Завершается трактат прелестным разделом «о свойствах красивого лица», удивительно светлым и добрым. Перечислив несколько пышных метафорических определений красивого лица, Хайам пишет: «Что касается ученых и философов, то они говорят, что оно есть доказательство божественного создания и желания изучать науку. Оно является следом Творца и показывает доброту Его сущности».
Можно, конечно, отвергать мою интерпретацию «Науруз-наме» как авторского «резюме», своего рода самооценки – и саморекламы – собственных знаний и умений. Но было бы просто непростительно не использовать обозначившиеся там направления авторской мысли, подхода к различным явлениям и сторонам жизни человека для идентификации неопознанных (якобы) и неприкаянных (якобы) рубаи. Ведь стоит только вооружиться этими данными из-под авторского пера/калама, как туман сомнений развеется, появятся доказательства подлинности и принадлежности Хайяму «Рубайят», – словом, все станет просто и ясно – иншаллах (т. е. «если Аллах пожелает»).
Это осторожное присловье должно послужить талисманом или прививкой от излишней самоуверенности.
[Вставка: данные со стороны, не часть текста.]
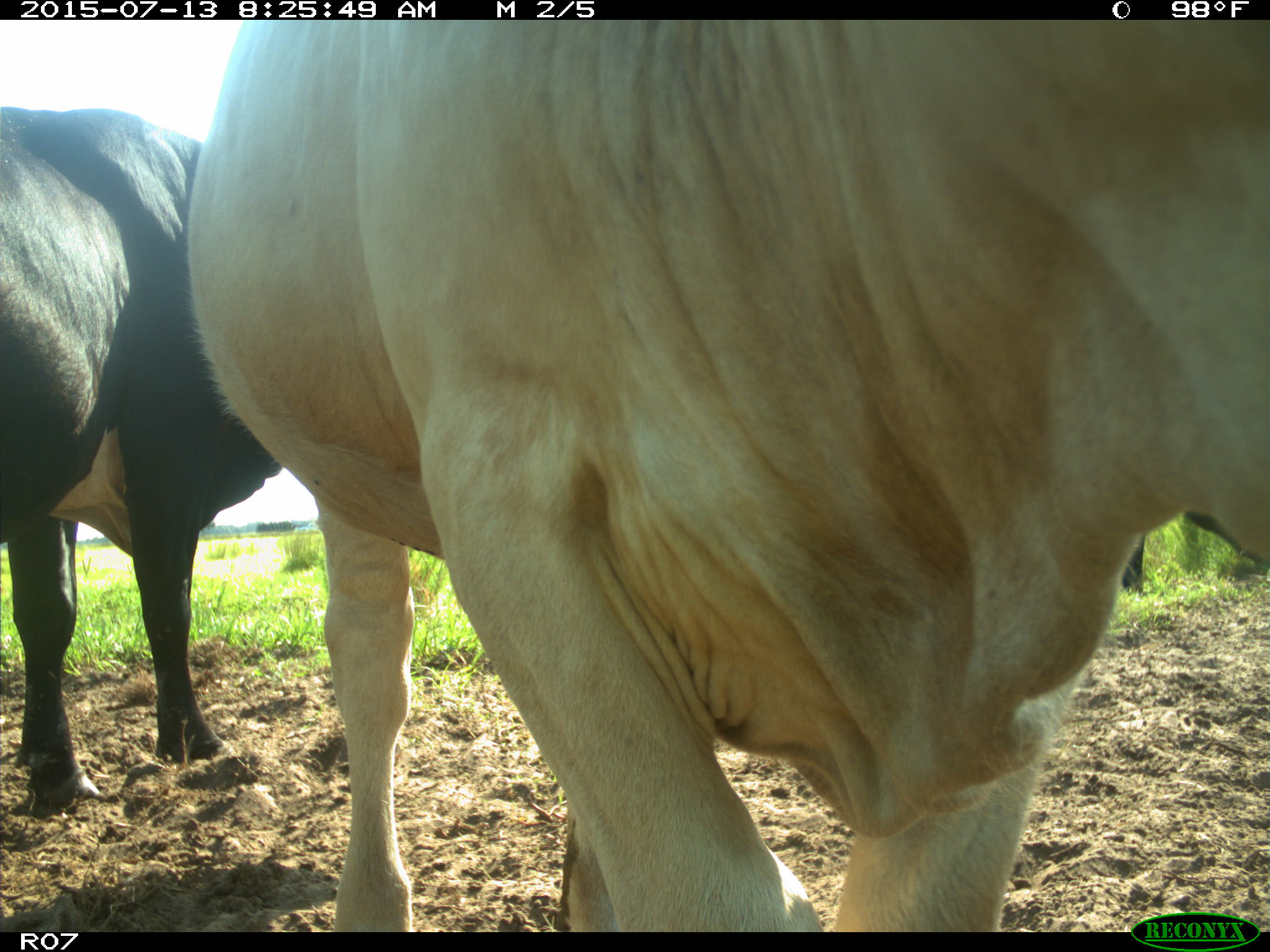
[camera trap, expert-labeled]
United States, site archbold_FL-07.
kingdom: Animalia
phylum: Chordata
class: Mammalia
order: Artiodactyla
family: Bovidae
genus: Bos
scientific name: Bos taurus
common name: domestic cow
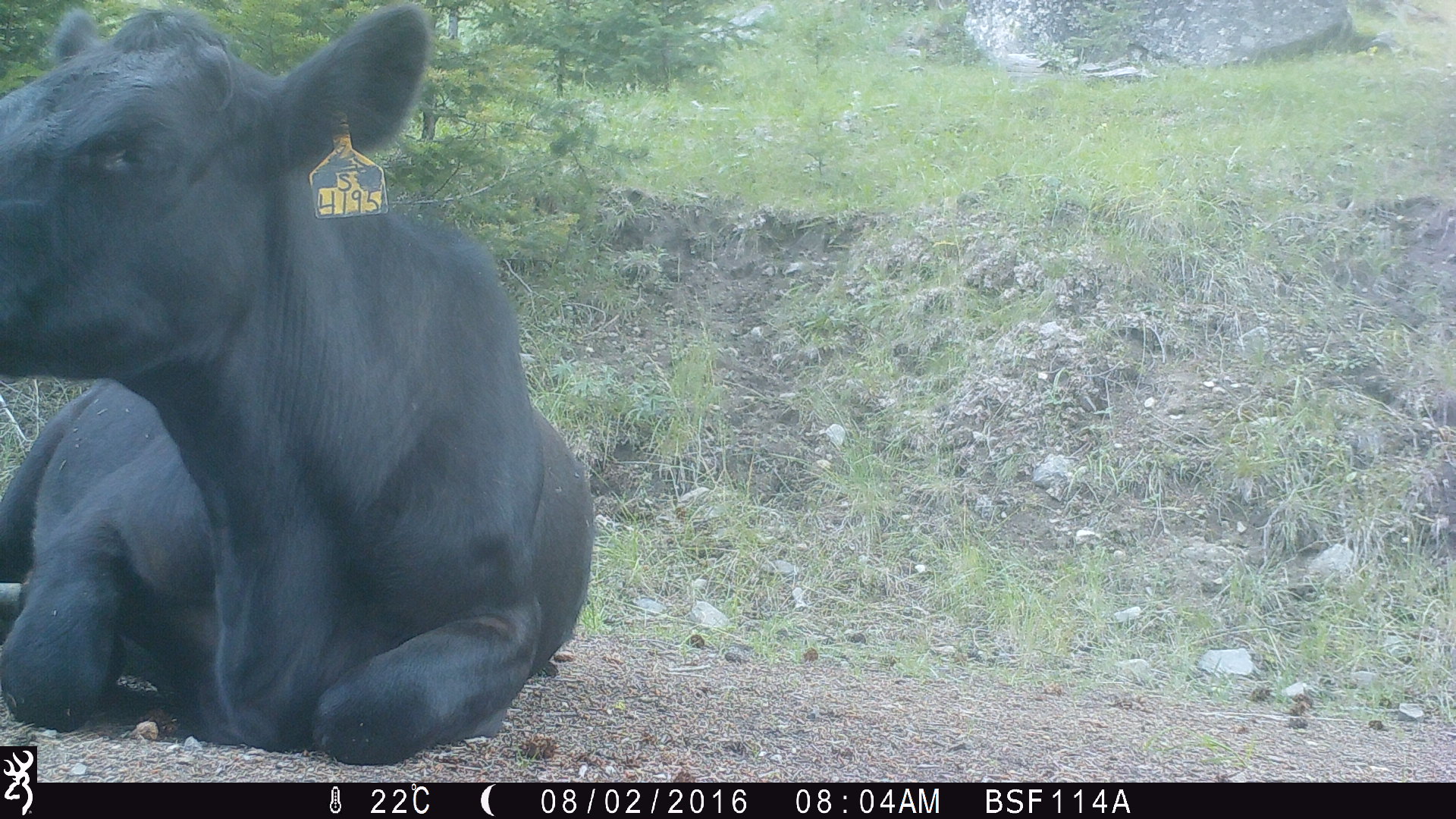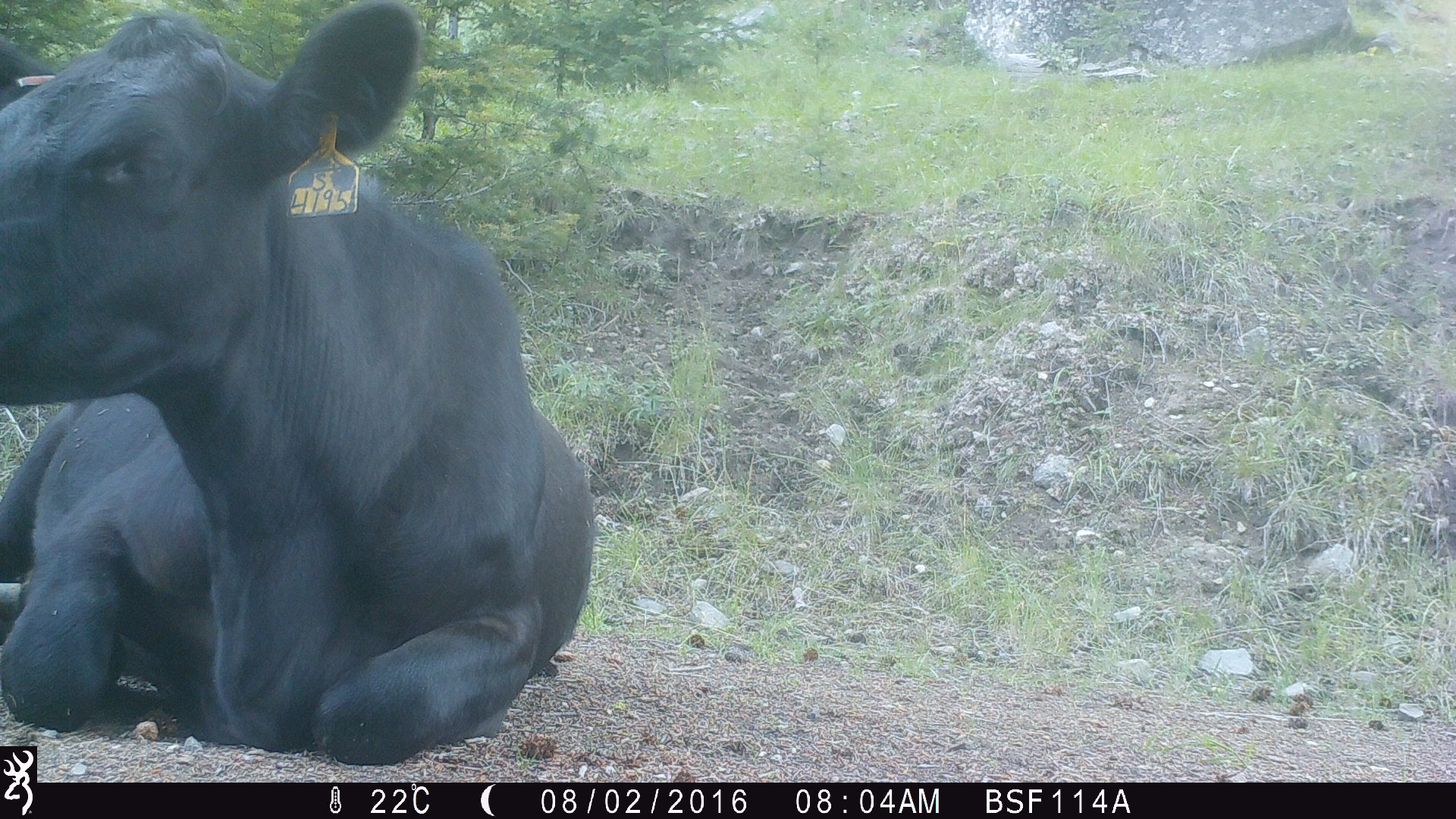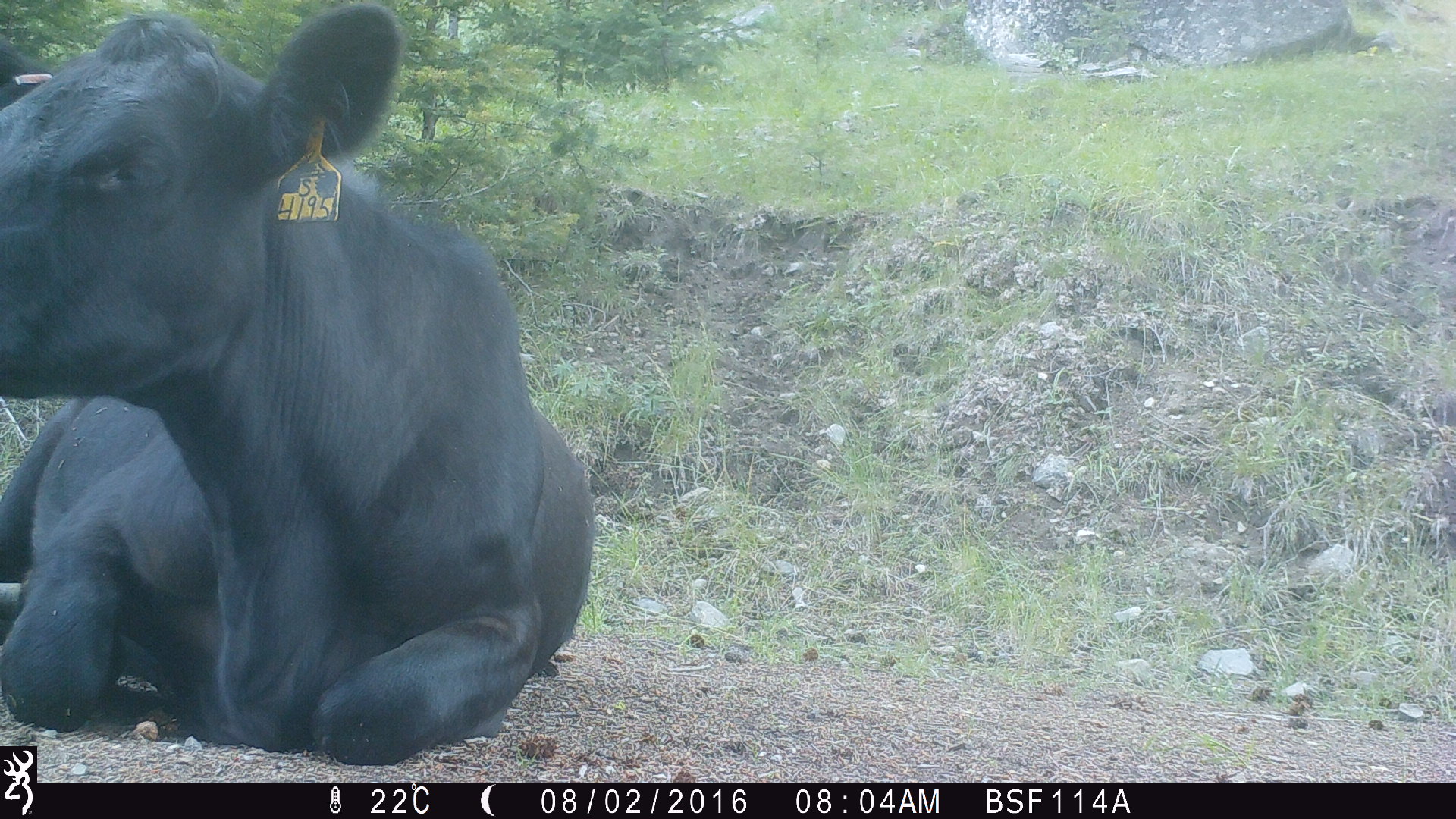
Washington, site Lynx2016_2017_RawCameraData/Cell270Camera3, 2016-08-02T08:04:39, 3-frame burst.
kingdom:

На новые сенсационные находки и открытия надежда тоже плоха: Хайям не искал широкой известности, не составлял сам сборника своих поэтических опытов, более того, он писал:
То не моя вина, что наложить печатьЯ должен на свою заветную тетрадь:Мне чернь ученая достаточно знакома,Чтоб тайн души своей пред ней не разглашать.Будем считать, что печать эта снята временем – ведь минуло уже около девятисот лет! И теперь независимо от стараний и суждений ученых знатоков любой читатель может сам формировать для себя образ Хайама – не запретишь! В этом – великая сила литературы, на этом зиждется ее бессмертие. Литература, поэзия жива, пока есть желание ее читать и перечитывать, размышлять над ней и решать те загадки, которые она перед нами ставит.
В наш сборник включены 803 четверостишия. Это не значит, что число «достоверных» стихов возросло: просто они частично повторяются у разных переводчиков. Произведения наиболее известных переводчиков, сформировавших собственную концепцию, свой подход к творчеству Хайяма, публикуются блоками, но нумерация рубаи сплошная, сквозная – она ведь сделана для удобства отсылок и поисков внутри книги. Комментарии и всякого рода пояснения к публикуемым текстам даны в конце книги (см. Примечания и Глоссарий).
Н. Кондырева
Четверостишия
Перевод Г. Плисецкого
1
Много лет размышлял я над жизнью земной.
Непонятного нет для меня под луной.
Мне известно, что мне ничего не известно! —
Вот последняя правда, открытая мной.
2
Я – школяр в этом лучшем из лучших миров.
Труд мой тяжек: учитель уж больно суров!
До седин я у жизни хожу в подмастерьях,
Все еще не зачислен в разряд мастеров…
3
И пылинка – живою частицей была,
Черным локоном, длинной ресницей была.
Пыль с лица вытирай осторожно и нежно:
Пыль, возможно, Зухрой яснолицей была!
4
Тот усердствует слишком, кричит: «Это – я!»
В кошельке золотишком бренчит: «Это – я!»
Но едва лишь успеет наладить делишки —
Смерть в окно к хвастунишке стучит: «Это – я!»
5
Этот старый кувшин безутешней вдовца
С полки, в лавке гончарной, кричит без конца:
«Где, – кричит он, – гончар, продавец, покупатель?
Нет на свете купца, гончара, продавца!»